Given instruction:
Please return the listing below line for line without changing anything, from its first line through its last.

──────── Supplied records ────────

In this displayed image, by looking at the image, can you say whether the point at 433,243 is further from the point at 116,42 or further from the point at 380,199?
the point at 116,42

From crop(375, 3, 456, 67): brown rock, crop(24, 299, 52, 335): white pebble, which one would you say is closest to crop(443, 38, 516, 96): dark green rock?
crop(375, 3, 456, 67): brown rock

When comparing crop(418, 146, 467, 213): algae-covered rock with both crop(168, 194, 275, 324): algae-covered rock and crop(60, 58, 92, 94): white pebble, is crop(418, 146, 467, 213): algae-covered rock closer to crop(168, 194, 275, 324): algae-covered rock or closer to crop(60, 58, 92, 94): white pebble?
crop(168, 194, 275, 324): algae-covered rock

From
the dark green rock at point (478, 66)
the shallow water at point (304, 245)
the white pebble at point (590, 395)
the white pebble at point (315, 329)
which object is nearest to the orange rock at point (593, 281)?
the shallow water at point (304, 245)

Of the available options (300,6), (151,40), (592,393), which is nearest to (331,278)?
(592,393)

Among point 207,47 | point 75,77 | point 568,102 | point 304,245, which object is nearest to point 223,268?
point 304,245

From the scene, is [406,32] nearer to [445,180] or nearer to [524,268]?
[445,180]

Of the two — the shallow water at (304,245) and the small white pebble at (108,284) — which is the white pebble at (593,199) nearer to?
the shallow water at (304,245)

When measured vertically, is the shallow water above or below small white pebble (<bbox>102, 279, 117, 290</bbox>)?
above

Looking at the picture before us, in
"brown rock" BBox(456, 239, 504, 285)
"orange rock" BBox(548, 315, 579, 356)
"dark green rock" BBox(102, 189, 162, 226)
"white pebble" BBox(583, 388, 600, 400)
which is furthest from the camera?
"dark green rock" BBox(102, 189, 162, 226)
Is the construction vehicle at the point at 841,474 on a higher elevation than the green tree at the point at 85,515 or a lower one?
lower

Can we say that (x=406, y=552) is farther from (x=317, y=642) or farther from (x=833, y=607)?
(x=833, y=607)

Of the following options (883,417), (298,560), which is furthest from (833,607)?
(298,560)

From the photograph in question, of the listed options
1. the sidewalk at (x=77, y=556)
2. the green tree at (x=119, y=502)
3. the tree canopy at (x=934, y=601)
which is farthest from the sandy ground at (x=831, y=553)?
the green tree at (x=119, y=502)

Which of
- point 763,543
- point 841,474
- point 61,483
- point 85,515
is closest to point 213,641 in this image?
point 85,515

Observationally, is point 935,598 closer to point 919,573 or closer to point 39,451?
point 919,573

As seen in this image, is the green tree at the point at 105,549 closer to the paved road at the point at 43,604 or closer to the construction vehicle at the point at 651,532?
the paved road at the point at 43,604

────────

Right answer:
In this displayed image, by looking at the image, can you say whether the point at 433,243 is further from the point at 116,42 or further from the point at 380,199?
the point at 116,42

From crop(375, 3, 456, 67): brown rock, crop(24, 299, 52, 335): white pebble, which one would you say is closest to crop(443, 38, 516, 96): dark green rock?
crop(375, 3, 456, 67): brown rock

When comparing crop(418, 146, 467, 213): algae-covered rock with both crop(168, 194, 275, 324): algae-covered rock and crop(60, 58, 92, 94): white pebble, is crop(418, 146, 467, 213): algae-covered rock closer to crop(168, 194, 275, 324): algae-covered rock or closer to crop(60, 58, 92, 94): white pebble?
crop(168, 194, 275, 324): algae-covered rock

From
the dark green rock at point (478, 66)
the shallow water at point (304, 245)
the white pebble at point (590, 395)
the white pebble at point (315, 329)
which object is nearest to the orange rock at point (593, 281)?
the shallow water at point (304, 245)

Of the available options (300,6), (151,40), (592,393), which is nearest to (331,278)?
(592,393)

Among point 207,47 | point 75,77 | point 568,102 | point 304,245, which object is nearest to point 223,268?
point 304,245

From the scene, is [406,32] nearer to [445,180] or nearer to [524,268]?
[445,180]

Of the two — the shallow water at (304,245) and the small white pebble at (108,284) — which is the white pebble at (593,199) nearer to?
the shallow water at (304,245)

When measured vertically, is the shallow water above or below small white pebble (<bbox>102, 279, 117, 290</bbox>)?
above

Looking at the picture before us, in
"brown rock" BBox(456, 239, 504, 285)
"orange rock" BBox(548, 315, 579, 356)
"dark green rock" BBox(102, 189, 162, 226)
"white pebble" BBox(583, 388, 600, 400)
which is furthest from the camera?
"dark green rock" BBox(102, 189, 162, 226)
Is the construction vehicle at the point at 841,474 on a higher elevation than the green tree at the point at 85,515 or a lower one?
lower

Can we say that (x=406, y=552) is farther from (x=317, y=642) or farther from (x=833, y=607)?
(x=833, y=607)

Of the following options (883,417), (298,560), which is furthest from (833,607)?
(298,560)

From the photograph in question, of the listed options
1. the sidewalk at (x=77, y=556)
2. the green tree at (x=119, y=502)
3. the tree canopy at (x=934, y=601)
which is farthest from the sandy ground at (x=831, y=553)?
the green tree at (x=119, y=502)

Which of
- point 763,543
- point 841,474
- point 61,483
- point 85,515
is closest to point 213,641 in this image?
point 85,515

Observationally, is point 935,598 closer to point 919,573 or closer to point 39,451?
point 919,573

As seen in this image, is the green tree at the point at 105,549 closer to the paved road at the point at 43,604 or closer to the construction vehicle at the point at 651,532?
the paved road at the point at 43,604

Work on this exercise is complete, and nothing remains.